__ACTION ITEM__
Working through the records below, count the lines that include "растений". The reply is that number alone.

Stored data
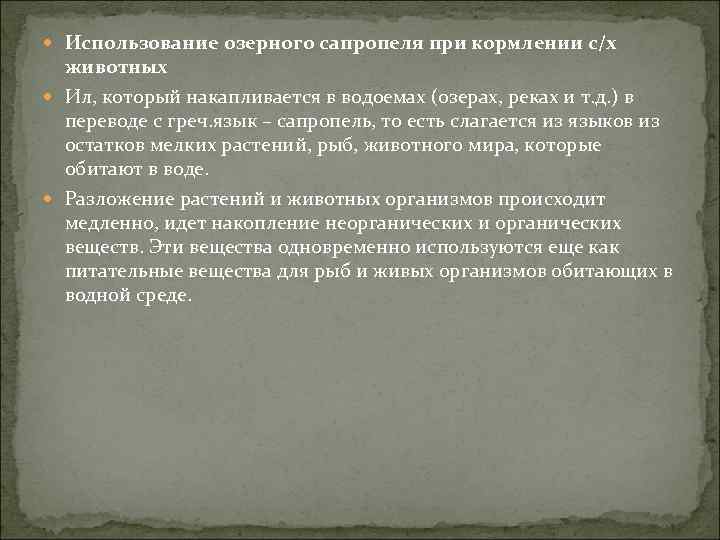 Использование озерного сапропеля при кормлении с/х животных

Ил, который накапливается в водоемах (озерах, реках и т.д.) в переводе с греч.язык – сапропель, то есть слагается из языков из остатков мелких растений, рыб, животного мира, которые обитают в воде.

Разложение растений и животных организмов происходит медленно, идет накопление неорганических и органических веществ. Эти вещества одновременно используются еще как питательные вещества для рыб и живых организмов обитающих в водной среде.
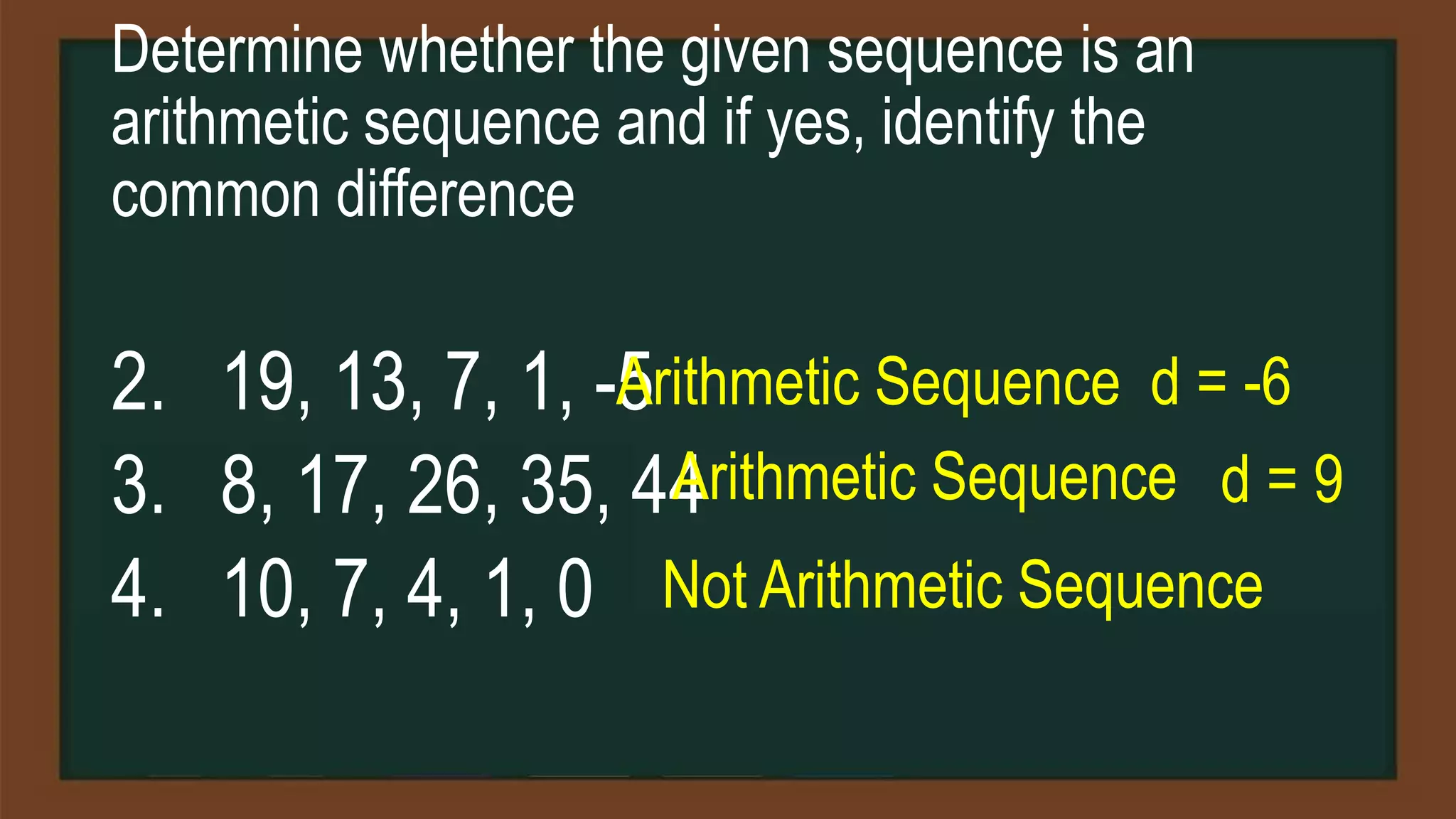 Determine whether the given sequence is an arithmetic sequence and if yes, identify the common difference

2. 19, 13, 7, 1, -5 Arithmetic Sequence d = -6
3. 8, 17, 26, 35, 44 Arithmetic Sequence d = 9
4. 10, 7, 4, 1, 0 Not Arithmetic Sequence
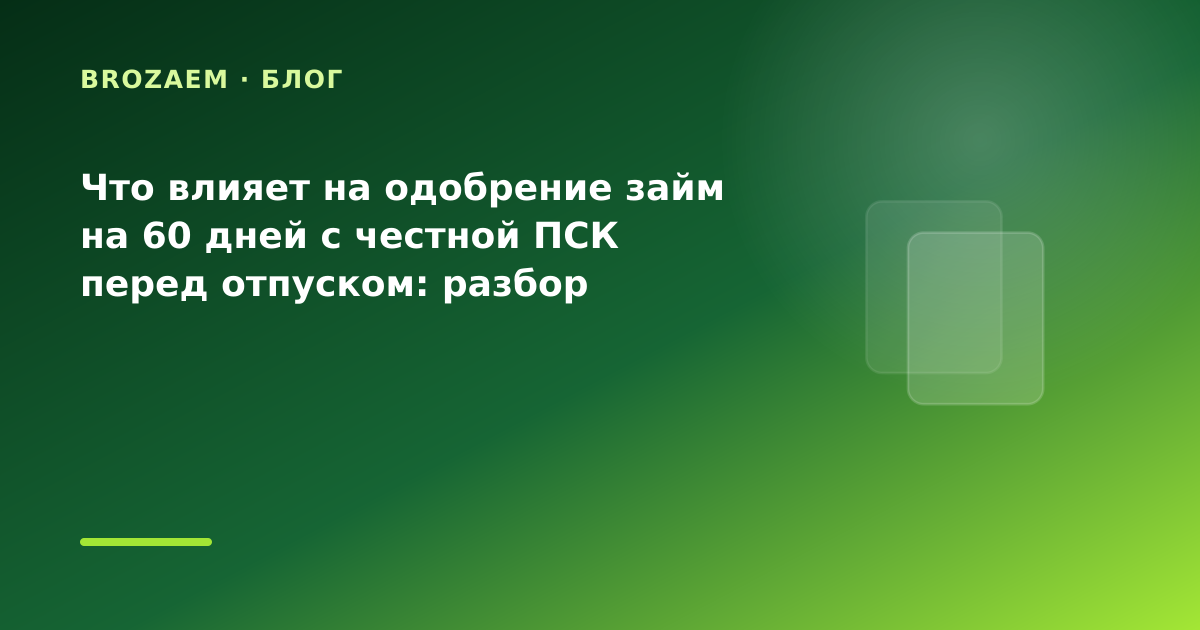 BROZAEM · БЛОГ

Что влияет на одобрение займ на 60 дней с честной ПСК перед отпуском: разбор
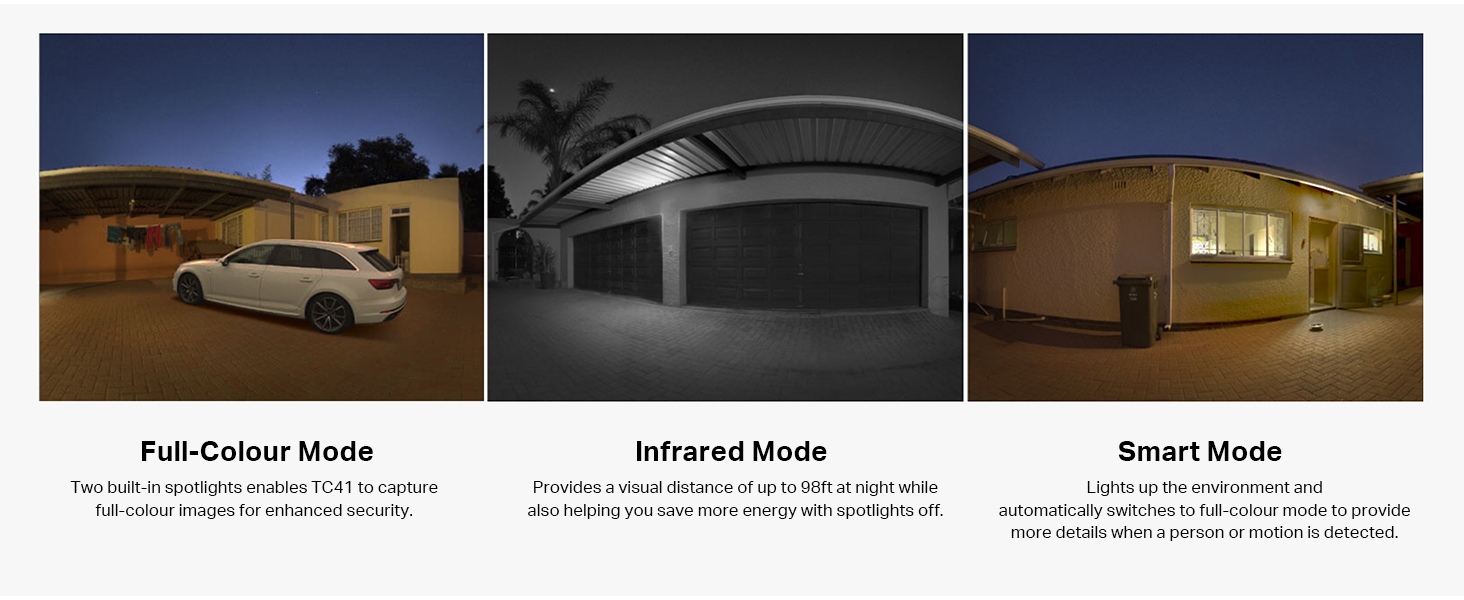 Full-Colour Mode

Two built-in spotlights enables TC41 to capture full-colour images for enhanced security.

Infrared Mode

Provides a visual distance of up to 98ft at night while also helping you save more energy with spotlights off.

Smart Mode

Lights up the environment and automatically switches to full-colour mode to provide more details when a person or motion is detected.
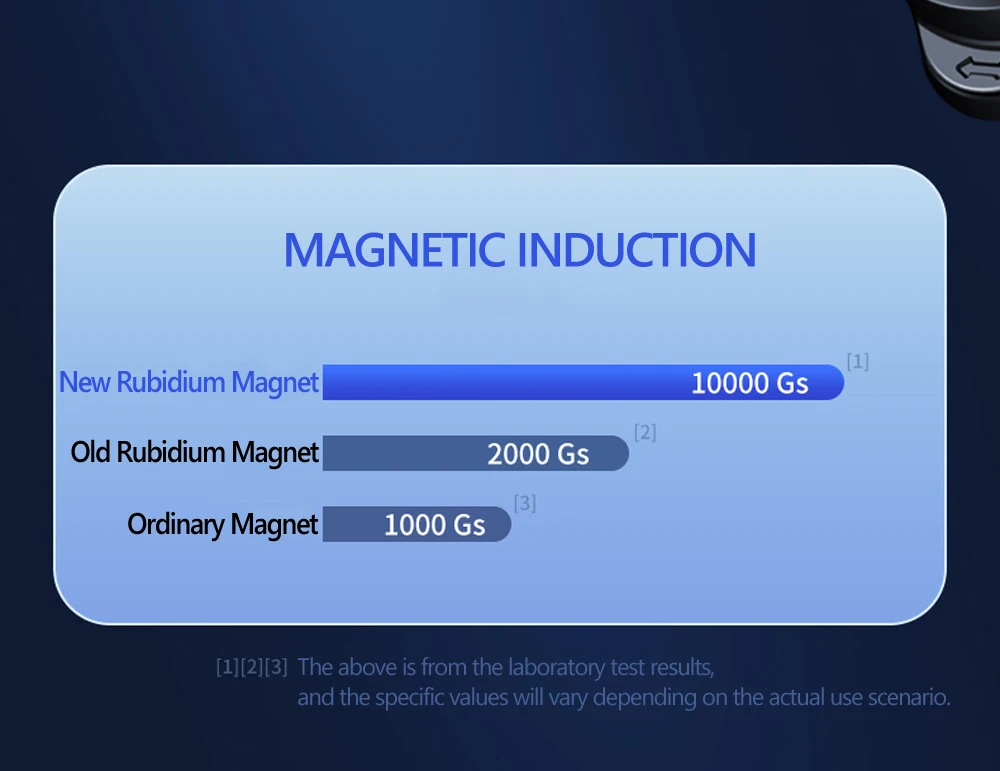 MAGNETIC INDUCTION

New Rubidium Magnet 10000 Gs [1]

Old Rubidium Magnet 2000 Gs [2]

Ordinary Magnet 1000 Gs [3]

[1][2][3] The above is from the laboratory test results, and the specific values will vary depending on the actual use scenario.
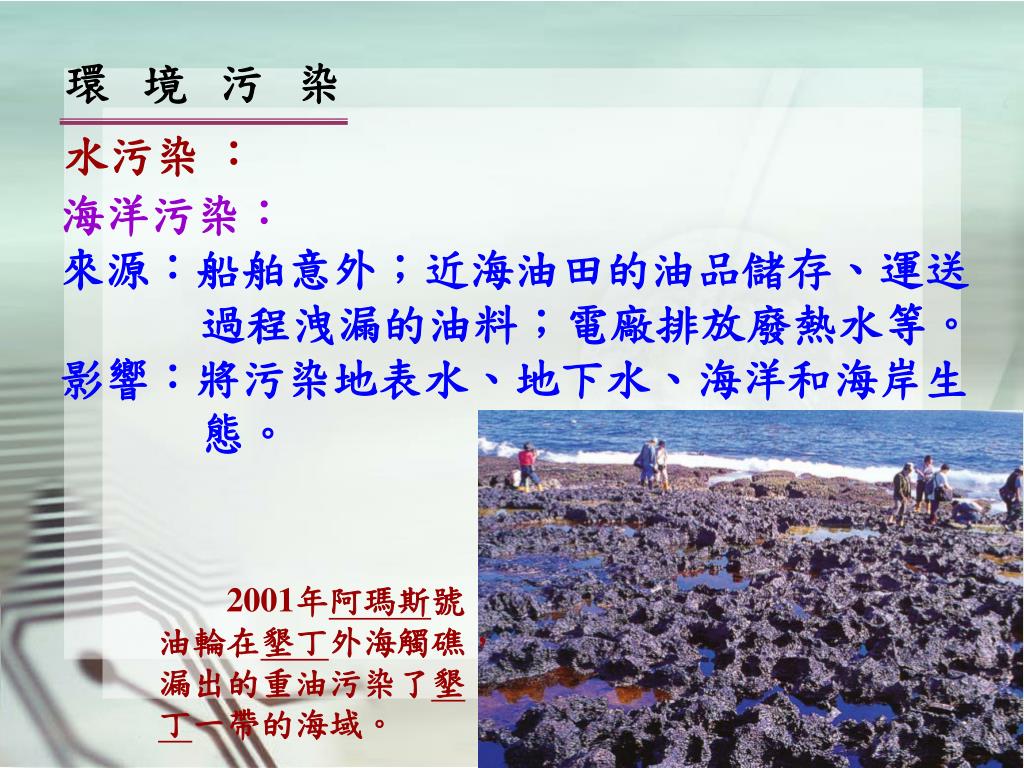 環 境 污 染

水污染 ：

海洋污染：

來源：船舶意外；近海油田的油品儲存、運送過程洩漏的油料；電廠排放廢熱水等。

影響：將污染地表水、地下水、海洋和海岸生態。

2001年阿瑪斯號油輪在墾丁外海觸礁，漏出的重油污染了墾丁一帶的海域。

__RESPONSE__
2